## ISTRUZIONI DI LAVORO
• A. Elenca tutti i luoghi geografici nominati nel brano su Renzo Piano.
• B. Prosegui il brano su Renzo Piano a partire dalla sua ultima frase.
╭─ TESTO SELEZIONATO
Dall’altro lato, le sempre crescenti emergenze ambientali e le problematiche connesse ad una accelerazione insostenibile di tecnologie e consumi in un mondo sovrappopolato impongono – dovrebbero imporre -, un ripensamento su larga scala del nostro tenore di vita, e dei caposaldi che lo regolano.
Non è più questione di progresso e tradizione, o per lo meno non solo.
E’ che proprio abbiamo perso la bussola, e non abbiamo il coraggio e la lucidità di ammetterlo.
Al punto che per cercare prospettive di un futuro possibile abbiamo bisogno di testimonianze eccelse che però proprio perché tali, purtroppo, non fanno sistema.
Renzo Piano è una di queste. Nella bella intervista riportata da Sandro Russo descrive un suo progetto di riqualificazione urbanistica a Mosca.
“Quella che un tempo era una tetra centrale elettrica si è trasformata nel più grande spazio in Russia per l’arte contemporanea… con accanto un bosco di betulle… far nascere questa lanterna magica era un’idea vagamente assurda, ma attraente.”
L’Architetto, nella sua accezione più nobile, osa costruire i propri sogni, e li rende fruibili alle persone.
“Il lavoro dell’architetto è quello di progettare, ossia portare avanti una funzione e se non c’è questa forza utopistica non si va da nessuna parte… Non faccio politica, ma è indubbio che l’architettura sia l’arte della polis, della trasformazione della città.”
A Ponza abbiamo invece l’irrisolta problematica di Chiaia di Luna.
╰─
╭─ RECORD FORNITI
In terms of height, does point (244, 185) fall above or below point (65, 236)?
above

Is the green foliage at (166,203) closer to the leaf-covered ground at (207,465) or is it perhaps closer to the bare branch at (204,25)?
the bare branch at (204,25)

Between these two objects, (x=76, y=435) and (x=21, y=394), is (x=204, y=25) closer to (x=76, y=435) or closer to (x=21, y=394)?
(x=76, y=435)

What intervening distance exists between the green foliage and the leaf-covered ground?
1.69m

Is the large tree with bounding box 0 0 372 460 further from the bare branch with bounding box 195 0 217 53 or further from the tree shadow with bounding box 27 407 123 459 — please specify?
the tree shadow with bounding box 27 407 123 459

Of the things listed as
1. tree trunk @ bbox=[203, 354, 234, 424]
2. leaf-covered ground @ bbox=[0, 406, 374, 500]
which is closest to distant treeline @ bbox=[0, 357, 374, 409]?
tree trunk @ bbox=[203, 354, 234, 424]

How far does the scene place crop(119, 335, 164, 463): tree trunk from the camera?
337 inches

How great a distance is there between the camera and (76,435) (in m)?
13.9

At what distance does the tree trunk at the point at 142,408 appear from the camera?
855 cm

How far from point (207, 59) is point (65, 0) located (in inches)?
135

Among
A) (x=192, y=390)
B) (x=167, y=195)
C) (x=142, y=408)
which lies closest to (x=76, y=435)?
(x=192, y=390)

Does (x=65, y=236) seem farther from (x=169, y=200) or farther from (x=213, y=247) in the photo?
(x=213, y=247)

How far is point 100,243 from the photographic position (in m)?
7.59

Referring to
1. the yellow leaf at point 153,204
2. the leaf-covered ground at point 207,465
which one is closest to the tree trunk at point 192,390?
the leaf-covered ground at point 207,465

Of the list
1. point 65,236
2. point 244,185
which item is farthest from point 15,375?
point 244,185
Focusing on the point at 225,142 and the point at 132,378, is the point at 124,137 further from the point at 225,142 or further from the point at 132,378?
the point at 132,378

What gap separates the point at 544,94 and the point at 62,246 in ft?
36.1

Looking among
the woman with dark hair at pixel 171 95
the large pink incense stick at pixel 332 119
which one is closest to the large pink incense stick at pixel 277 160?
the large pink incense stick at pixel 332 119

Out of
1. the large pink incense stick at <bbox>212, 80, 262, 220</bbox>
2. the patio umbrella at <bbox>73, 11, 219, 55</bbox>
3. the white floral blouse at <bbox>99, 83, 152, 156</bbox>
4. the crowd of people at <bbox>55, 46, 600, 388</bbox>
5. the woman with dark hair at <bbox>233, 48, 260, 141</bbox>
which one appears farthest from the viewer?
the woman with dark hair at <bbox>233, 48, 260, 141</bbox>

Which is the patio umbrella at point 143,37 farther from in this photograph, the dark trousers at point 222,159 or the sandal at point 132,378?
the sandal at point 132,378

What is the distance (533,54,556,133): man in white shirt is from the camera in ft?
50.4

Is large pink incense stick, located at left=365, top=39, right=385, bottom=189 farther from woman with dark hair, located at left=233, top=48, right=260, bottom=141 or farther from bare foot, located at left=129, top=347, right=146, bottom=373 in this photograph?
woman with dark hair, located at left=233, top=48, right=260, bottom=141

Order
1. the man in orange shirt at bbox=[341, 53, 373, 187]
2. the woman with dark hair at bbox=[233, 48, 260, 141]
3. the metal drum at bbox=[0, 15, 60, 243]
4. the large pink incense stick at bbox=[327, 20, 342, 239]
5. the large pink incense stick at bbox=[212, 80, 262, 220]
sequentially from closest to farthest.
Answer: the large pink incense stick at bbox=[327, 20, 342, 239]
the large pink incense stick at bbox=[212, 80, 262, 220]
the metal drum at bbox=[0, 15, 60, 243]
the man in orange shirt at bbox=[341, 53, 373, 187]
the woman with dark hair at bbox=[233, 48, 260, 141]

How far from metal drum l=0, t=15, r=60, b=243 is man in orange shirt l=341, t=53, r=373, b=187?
╰─
## RISULTATI PER COMPITO
• A. Mosca, Russia, Ponza, Chiaia di Luna

• B.
E gli interventi urbanistici di cui si parla riguardano il taglio degli alberi, laddove l’Architetto impianta boschi di betulle ed alberi di jacaranda. Bella, la testimonianza, o meglio il grido di dolore, di Luigi Dies che vorrebbe il minimo sindacale: un perché, che non avviene mai. “Chi conduce il gioco ci vuole così”, è l’amara considerazione che ne trae.
…Quanti Renzo Piano ci vorrebbero?
Eppure, almeno in teoria, non è mai tardi. A patto di cercare nuove strade, perché la modernità cercata da Rimbaud non è una ricerca ossessiva di andare oltre, di svecchiarsi, ma piuttosto di capire quando è il momento di cambiare rotta perché un sistema sbagliato produce stagnazione, immobilismo.
Se lo chiede anche Franco De Luca nella sua metafora della parracina prena: “la politica, nell’attuale dialettica fra le forze in campo, non è espressione naturale della vita… potremo mai essere pronti per il cambiamento?”
Ce lo chiediamo, spesso, anche noi.
Il cambiamento passa per tante vie. L’ormai “nostra” Lianella descrive il suo piccolo mondo antico, Tufo di Minturno, che tante similitudini ha con il nostro. Un mondo che non esiste più, in cui non vi era motivo per uscire, perché vi era già tutto. Qualcuno ricorderà la Ponza in cui si poteva essere autosufficienti, in cui arti e mestieri si tramandavano con orgoglio. Oggi siamo oltre. Non c’è nemmeno più l’esigenza di partire, come nelle leggende del secolo scorso in cui c’era quasi-tutto e si andava a Napoli per comprare una bicicletta. No. Oggi si compra tutto on-line, dai viaggi alle marmellate, passando per i mobili. Non c’è più un dentro ed un fuori, semplicemente perché non esiste più il senso del paese e della collettività in un mondo liquido ed indistinguibile.
Forse per questo cerchiamo avidamente il ricordo, che sia la Ponza silenziosa del 1955
o tracce di ponzesi da Padre Pio
o ci riscaldiamo alle storie di marioli, sommergibili e vino del Fieno.
Soprattutto quando le storie ci vengono raccontate da altri, come nel caso del nostro S. Silverio nel libro di Liliana Madeo.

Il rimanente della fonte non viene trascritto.